Abstract:
A method and apparatus for producing a coal/water mixture for combustion in a fluidized bed unit. To produce a hydraulically transportable coal/water mixture, crushed raw coal is preliminarily mixed with water in a first stage. This mixture is final mixed in a second mixing stage. The fine grain-size fraction required for the hydraulic transport is generated in the first mixing stage. The viscosity of the mixture present in the second mixing stage is determined, and as a function thereof additional water is added to the mixture in the second mixing stage, and/or the mixing process in the first mixing stage is altered in order to alter the fine grain-size fraction.

Description:
BACKGROUND OF THE INVENTION 
     The present invention relates to a method and apparatus for producing a coal/water mixture for combustion in a fluidized bed combustion unit, especially in a pressurized fluidized bed unit. 

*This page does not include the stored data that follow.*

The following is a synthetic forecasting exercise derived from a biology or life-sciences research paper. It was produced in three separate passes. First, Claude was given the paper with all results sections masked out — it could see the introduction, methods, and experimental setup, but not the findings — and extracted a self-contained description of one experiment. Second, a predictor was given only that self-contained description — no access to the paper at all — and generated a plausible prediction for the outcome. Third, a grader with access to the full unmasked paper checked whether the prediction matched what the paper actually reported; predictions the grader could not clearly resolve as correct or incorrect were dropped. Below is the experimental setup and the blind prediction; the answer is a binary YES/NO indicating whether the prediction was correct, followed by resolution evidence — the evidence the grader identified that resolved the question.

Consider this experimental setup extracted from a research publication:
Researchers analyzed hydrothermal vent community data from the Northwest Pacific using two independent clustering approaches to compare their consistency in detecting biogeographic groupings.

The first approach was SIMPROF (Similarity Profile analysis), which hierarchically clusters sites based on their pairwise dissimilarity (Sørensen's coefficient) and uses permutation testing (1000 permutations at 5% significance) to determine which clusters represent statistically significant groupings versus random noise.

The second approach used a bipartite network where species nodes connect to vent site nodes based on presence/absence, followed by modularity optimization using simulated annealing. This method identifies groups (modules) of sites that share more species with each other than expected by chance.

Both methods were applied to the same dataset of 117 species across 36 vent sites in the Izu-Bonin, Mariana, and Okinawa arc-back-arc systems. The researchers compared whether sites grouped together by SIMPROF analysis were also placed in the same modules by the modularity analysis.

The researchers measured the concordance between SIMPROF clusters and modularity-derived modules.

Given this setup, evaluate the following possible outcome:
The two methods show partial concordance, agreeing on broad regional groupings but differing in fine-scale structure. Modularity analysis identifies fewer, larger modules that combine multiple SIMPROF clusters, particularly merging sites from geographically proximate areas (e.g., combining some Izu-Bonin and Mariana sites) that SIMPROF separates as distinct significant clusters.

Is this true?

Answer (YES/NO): NO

     The prospectus &#34;Das Heizkraftwerk der RWTH Aachen&#34;, January 1987, especially the inside of the cover page, FIG. 1a, and page 13, FIG. 1b, discloses a method of this type, where coal, accompanied by the addition of water and lime as a sulfur-binding agent, is preliminarily mixed and is final mixed in a mixer. The thus-produced mixture is supplied via a dense or heavy material pump to a fluidized bed combustion unit. The planned-for coal, with a grain-size fraction of 22% by weight &lt;1 mm (as addressed on page 4), could not always be delivered. 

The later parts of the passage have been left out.